However, the death of my mother created some kind of surprise and, if you like, curiosity to the point of rumination.

Of course, she had been bedridden for months from chronic arthritis in her two legs, but I didn’t expect that death would come so soon. Despite fairly bad health condition, she had remained alert, active and strong, to the point of participating actively in family matters. She was only complaining of inability to use her legs as she depended mainly on the wheel chair I got for her.

As usual with my job, I had embarked on an official trip to Akwa Ibom State on Wednesday, May 10, the same way I have always traveled far away, even outside the country, leaving her to the care of my wife and the aide that daily cleaned her up for a fee.

However, while on this trip to Akwa Ibom, which also took me and my fellow online newspaper publishers to Cross River, Bayelsa and Rivers States through to Saturday, I had gone to her room seeking for her prayer. She looked so weak and sober. In fact, some of her systems: the hearing and speech were fast collapsing, so much that her speech was turning into whispers.

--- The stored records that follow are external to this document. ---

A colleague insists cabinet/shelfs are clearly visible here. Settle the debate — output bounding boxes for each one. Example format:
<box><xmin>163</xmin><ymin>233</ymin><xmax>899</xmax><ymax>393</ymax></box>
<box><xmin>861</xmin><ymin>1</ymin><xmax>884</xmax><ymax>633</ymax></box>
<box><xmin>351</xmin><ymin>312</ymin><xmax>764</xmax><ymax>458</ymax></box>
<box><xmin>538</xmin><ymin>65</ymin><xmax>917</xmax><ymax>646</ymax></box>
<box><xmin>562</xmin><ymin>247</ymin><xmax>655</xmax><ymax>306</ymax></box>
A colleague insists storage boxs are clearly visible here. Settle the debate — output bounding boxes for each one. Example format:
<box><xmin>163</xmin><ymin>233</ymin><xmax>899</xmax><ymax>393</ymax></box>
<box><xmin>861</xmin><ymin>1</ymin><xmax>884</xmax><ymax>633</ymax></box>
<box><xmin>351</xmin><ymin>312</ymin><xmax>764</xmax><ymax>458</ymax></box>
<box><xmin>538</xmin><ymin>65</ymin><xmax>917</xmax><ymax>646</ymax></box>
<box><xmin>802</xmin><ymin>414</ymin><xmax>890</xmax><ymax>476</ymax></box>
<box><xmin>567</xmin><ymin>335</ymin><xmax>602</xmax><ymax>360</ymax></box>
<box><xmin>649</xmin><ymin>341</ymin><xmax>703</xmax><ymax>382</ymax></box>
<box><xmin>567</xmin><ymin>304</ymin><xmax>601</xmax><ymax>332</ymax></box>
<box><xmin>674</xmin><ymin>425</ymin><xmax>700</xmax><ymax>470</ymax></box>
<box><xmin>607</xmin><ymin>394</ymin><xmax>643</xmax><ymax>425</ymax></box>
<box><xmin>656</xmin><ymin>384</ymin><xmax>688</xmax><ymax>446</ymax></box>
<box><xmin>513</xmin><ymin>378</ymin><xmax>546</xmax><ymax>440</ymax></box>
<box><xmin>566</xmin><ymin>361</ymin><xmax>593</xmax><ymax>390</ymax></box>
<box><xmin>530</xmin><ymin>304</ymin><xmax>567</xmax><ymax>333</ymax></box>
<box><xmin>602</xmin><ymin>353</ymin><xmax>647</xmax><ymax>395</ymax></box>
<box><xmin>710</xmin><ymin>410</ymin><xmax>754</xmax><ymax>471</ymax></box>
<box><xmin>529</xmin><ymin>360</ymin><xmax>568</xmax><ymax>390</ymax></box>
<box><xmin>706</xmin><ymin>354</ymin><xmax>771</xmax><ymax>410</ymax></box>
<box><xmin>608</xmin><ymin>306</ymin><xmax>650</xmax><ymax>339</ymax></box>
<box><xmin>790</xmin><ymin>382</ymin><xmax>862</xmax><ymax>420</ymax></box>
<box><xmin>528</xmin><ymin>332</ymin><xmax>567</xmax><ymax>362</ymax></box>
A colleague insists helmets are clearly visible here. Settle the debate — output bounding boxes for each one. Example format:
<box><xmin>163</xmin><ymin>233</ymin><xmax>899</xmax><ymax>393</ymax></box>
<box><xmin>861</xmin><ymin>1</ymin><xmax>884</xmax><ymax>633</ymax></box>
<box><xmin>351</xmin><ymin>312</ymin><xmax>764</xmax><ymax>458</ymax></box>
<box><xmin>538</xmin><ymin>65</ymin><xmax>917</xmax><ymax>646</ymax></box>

I almost cancel the trip but my wife encouraged me to go.

While Criss crossing parts of the Niger Delta by road, I tried to keep my mind off the home front, especially the condition of my mother. The runs around Akwa Ibom, Cross River, Bayelsa and Rivers States were no child’s play. So much that when I returned to my house on Saturday before noon, I looked spent and fagged out.

Just as I prepared to go for a fairly long rest, my wife came with a report that my mother had not eaten since I left for the journey. My wife and I rushed, in panic, to her room around 8pm to see how we could handle the matter. My mother lied down on her sofa, almost lifeless, safe for her chest that was still thumping.

My wife prepared a cup of tea and tried to feed her, using syringe. While she was doing that, my grown up children joined me in the recitation of some verses from the Holy Qur’an. By the time I have finished reciting Suratu Yaasin, my mother’s condition began to improve. She was now lifting her right hand up, away from the stillness in which we first met her.